The entries that follow should be written out exactly.

Start DATA ENTRIES

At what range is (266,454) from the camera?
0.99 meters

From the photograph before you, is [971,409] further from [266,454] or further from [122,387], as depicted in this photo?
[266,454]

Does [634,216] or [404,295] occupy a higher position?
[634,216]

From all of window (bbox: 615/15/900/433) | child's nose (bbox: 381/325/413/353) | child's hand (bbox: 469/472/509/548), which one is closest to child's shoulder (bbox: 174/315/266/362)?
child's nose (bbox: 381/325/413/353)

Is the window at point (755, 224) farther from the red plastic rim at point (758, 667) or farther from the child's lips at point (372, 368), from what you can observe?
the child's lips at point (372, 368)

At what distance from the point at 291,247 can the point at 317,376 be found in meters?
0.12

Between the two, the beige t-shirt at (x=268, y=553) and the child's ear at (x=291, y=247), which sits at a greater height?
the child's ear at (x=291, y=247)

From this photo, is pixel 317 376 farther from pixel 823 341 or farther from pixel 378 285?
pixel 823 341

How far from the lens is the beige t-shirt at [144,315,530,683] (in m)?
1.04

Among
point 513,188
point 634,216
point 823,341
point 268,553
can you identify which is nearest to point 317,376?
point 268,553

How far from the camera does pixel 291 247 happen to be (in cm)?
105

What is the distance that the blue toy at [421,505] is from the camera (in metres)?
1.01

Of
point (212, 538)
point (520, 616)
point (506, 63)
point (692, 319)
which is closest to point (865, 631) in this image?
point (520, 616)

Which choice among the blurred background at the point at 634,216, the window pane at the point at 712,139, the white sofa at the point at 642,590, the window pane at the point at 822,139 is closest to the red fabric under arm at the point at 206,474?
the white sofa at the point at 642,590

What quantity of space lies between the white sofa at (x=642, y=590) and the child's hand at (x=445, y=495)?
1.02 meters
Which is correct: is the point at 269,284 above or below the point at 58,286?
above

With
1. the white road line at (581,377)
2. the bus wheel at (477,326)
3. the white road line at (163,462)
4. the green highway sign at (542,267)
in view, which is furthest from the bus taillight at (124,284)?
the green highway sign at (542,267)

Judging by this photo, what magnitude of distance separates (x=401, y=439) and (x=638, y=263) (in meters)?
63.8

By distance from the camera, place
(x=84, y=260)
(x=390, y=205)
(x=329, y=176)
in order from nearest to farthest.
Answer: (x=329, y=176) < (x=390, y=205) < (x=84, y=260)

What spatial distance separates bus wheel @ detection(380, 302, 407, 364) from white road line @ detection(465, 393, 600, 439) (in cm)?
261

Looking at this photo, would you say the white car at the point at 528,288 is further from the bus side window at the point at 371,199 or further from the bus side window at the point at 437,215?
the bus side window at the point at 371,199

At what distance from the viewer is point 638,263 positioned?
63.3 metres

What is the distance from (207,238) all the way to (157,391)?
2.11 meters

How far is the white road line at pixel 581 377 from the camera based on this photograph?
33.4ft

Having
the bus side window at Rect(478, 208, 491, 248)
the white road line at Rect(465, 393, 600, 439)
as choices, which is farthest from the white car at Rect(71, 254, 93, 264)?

End DATA ENTRIES

TASK RESULT
At what range is (266,454) from the camera?
0.99 meters

From the photograph before you, is [971,409] further from [266,454] or further from [122,387], as depicted in this photo?
[266,454]

Does [634,216] or [404,295] occupy a higher position?
[634,216]

From all of window (bbox: 615/15/900/433) | child's nose (bbox: 381/325/413/353) | child's hand (bbox: 469/472/509/548), which one is closest to child's shoulder (bbox: 174/315/266/362)?
child's nose (bbox: 381/325/413/353)

Is the window at point (755, 224) farther from the red plastic rim at point (758, 667) or farther from the child's lips at point (372, 368), from what you can observe?
the child's lips at point (372, 368)

At what distance from the point at 291,247 can the point at 317,376 be found in meters?
0.12

Between the two, the beige t-shirt at (x=268, y=553) and the child's ear at (x=291, y=247), which sits at a greater height?
the child's ear at (x=291, y=247)

From this photo, is pixel 317 376 farther from pixel 823 341 or farther from pixel 378 285?
pixel 823 341

How far from the lens is the beige t-shirt at [144,315,530,683] (in m)?
1.04

Among
point 513,188
point 634,216
point 823,341
point 268,553
can you identify which is nearest to point 317,376?
point 268,553

How far from the camera does pixel 291 247 happen to be (in cm)?
105

What is the distance that the blue toy at [421,505] is from the camera (in metres)?
1.01

Of
point (212, 538)
point (520, 616)
point (506, 63)
point (692, 319)
which is closest to point (865, 631) in this image?
point (520, 616)

Which choice among the blurred background at the point at 634,216, the window pane at the point at 712,139, the white sofa at the point at 642,590, the window pane at the point at 822,139 is closest to the red fabric under arm at the point at 206,474?
the white sofa at the point at 642,590

What quantity of space lies between the white sofa at (x=642, y=590) and the child's hand at (x=445, y=495)?
1.02 meters
Which is correct: is the point at 269,284 above or below the point at 58,286?
above

With
1. the white road line at (581,377)
2. the bus wheel at (477,326)
3. the white road line at (163,462)
4. the green highway sign at (542,267)
in view, which is furthest from the bus taillight at (124,284)?
the green highway sign at (542,267)

Judging by this photo, what magnitude of distance separates (x=401, y=439) and (x=638, y=263) (in meters)?
63.8

By distance from the camera, place
(x=84, y=260)
(x=390, y=205)
(x=329, y=176)
in order from nearest to farthest.
Answer: (x=329, y=176) < (x=390, y=205) < (x=84, y=260)

What spatial distance separates bus wheel @ detection(380, 302, 407, 364) from white road line @ detection(465, 393, 600, 439) (in cm)?
261

Looking at this photo, would you say the white car at the point at 528,288 is further from the bus side window at the point at 371,199 or further from the bus side window at the point at 437,215?
the bus side window at the point at 371,199

At what distance from the viewer is point 638,263 positioned?
63.3 metres

What is the distance from (207,238) all the way to (157,391)?
2.11 meters

How far is the white road line at pixel 581 377 from the camera based on this photograph?
33.4ft

Having
the bus side window at Rect(478, 208, 491, 248)
the white road line at Rect(465, 393, 600, 439)
as choices, which is farthest from the white car at Rect(71, 254, 93, 264)?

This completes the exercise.